Je quitte le château sans même chercher à lui rendre visite, forte de l’idée qu’elle ne veut de toute manière pas me voir. Je transplane à la maison, dédaignant tout autre moyen de transport, sans même prévenir Elowen ou mes parents. J’abandonne la première et surprends les seconds en apparaissant proche de la barrière magique qui rend incartable le domaine. Puisque je ne suis pas attendue, je ne peux pas pénétrer chez moi. Je me sens recluse, peut-être même abandonnée mais je mets ce sentiment-là sur le compte de l’ombre qui recouvre mon coeur depuis quelques jours.
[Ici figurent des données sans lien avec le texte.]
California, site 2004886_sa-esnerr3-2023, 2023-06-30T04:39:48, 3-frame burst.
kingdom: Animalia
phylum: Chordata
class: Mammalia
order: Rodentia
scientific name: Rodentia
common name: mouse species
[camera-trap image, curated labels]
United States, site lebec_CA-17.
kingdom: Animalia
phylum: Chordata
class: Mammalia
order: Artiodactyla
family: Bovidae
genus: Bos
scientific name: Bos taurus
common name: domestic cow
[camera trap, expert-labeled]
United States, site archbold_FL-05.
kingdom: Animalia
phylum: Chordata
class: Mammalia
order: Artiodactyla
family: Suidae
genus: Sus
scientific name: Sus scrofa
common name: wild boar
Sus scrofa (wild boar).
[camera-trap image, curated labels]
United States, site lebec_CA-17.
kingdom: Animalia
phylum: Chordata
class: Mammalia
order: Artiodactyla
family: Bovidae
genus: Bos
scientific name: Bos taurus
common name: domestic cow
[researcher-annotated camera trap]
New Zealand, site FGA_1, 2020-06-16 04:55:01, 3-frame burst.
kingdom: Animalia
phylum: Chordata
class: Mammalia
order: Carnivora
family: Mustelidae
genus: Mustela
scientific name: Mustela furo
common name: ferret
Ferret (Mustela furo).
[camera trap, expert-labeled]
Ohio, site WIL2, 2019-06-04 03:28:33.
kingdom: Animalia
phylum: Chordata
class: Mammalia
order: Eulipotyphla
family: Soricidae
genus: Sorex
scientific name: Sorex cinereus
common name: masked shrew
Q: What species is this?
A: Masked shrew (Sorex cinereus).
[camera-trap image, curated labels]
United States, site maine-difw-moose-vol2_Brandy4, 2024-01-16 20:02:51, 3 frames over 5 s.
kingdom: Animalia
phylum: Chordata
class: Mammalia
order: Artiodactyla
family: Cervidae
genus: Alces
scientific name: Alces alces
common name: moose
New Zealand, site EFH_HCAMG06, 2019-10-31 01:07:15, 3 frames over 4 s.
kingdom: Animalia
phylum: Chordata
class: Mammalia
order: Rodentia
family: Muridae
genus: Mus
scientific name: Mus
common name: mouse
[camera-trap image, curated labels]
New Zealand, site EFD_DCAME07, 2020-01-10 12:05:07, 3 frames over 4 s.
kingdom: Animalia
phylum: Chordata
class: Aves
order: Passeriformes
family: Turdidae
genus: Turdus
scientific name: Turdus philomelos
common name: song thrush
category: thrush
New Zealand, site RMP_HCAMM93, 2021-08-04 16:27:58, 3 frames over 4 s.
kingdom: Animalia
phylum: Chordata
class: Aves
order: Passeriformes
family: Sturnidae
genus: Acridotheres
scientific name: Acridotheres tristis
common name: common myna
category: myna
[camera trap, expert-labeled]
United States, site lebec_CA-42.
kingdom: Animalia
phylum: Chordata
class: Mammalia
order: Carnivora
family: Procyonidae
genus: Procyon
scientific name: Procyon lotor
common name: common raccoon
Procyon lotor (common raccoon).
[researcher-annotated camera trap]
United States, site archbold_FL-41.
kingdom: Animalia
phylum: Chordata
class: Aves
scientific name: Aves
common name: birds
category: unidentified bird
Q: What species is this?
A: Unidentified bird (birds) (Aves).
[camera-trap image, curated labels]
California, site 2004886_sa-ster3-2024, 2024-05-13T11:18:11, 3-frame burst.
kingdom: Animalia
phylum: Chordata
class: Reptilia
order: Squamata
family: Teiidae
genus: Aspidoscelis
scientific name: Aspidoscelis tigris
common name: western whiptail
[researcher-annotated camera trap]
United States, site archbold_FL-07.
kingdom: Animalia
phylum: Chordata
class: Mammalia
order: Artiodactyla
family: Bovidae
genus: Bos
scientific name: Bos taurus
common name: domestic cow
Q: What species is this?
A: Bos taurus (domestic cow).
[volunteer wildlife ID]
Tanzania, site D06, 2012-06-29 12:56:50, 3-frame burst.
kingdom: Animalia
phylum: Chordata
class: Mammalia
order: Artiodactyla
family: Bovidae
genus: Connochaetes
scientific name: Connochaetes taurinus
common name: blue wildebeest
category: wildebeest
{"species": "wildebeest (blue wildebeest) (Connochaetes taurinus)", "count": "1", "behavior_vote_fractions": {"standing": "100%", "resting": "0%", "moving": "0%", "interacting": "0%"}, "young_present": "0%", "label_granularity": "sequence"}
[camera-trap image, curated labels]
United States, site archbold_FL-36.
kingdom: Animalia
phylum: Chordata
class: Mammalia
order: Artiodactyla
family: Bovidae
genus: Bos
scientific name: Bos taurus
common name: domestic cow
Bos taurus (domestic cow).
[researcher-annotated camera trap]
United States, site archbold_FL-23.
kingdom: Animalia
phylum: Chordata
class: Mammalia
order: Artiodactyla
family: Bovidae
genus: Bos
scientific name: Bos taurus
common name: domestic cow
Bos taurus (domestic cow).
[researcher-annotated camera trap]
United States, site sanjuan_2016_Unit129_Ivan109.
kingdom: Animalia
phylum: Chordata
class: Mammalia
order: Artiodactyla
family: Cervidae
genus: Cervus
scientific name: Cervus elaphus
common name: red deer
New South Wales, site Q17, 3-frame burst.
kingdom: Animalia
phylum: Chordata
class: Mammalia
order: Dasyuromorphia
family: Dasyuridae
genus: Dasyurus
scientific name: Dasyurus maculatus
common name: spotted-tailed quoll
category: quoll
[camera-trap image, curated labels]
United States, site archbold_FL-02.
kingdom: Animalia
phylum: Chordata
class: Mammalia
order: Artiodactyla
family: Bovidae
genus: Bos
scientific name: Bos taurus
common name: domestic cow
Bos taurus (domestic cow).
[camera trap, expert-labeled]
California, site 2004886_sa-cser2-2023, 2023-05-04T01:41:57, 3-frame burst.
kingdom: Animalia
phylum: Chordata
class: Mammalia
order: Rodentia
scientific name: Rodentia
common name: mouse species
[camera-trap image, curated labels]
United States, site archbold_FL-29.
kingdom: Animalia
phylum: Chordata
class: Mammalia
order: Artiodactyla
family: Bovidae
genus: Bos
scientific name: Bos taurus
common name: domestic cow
Ma valise flotte tranquillement dans mon dos et me suit, habilement dirigée par ma magie. Je patauge dans les champs humides, un Zikomo silencieux sur l’épaule. Je reconnais la forêt au loin et l’herbe qui m’entoure, mais aucune trace de la maison. Évidemment, puisque celle-ci est incartable et qu’il n’y a pas de raison que je puisse franchir la barrière étant donné que je ne rentre jamais chez moi seule — nouvelle preuve que mes parents me considèrent encore comme une enfant. Je crispe les mâchoires et attends fébrilement dans la chaleur estivale que quelqu’un daigne se pointer.

Cela ne tarde pas à arriver. En même temps qu’ils apparaissent devant moi, la maison se détache soudainement sur l’obscurité, grande et fière masure qui rayonne comme une boule de vie dont la chaleur n’arrive pas à m’atteindre. Je tourne les yeux vers ma famille. Ils sont étonnés, peut-être même choqués ; maman, papa, Aodren, Natanaël et Zakary, perdus au milieu des champs face à une élève en uniforme, les cheveux balayés par les bourrasques du Worcestershire.

Papa est rouge de rage ; maman livide. Le premier se rue vers moi, le regard plus sombre encore que la nuit.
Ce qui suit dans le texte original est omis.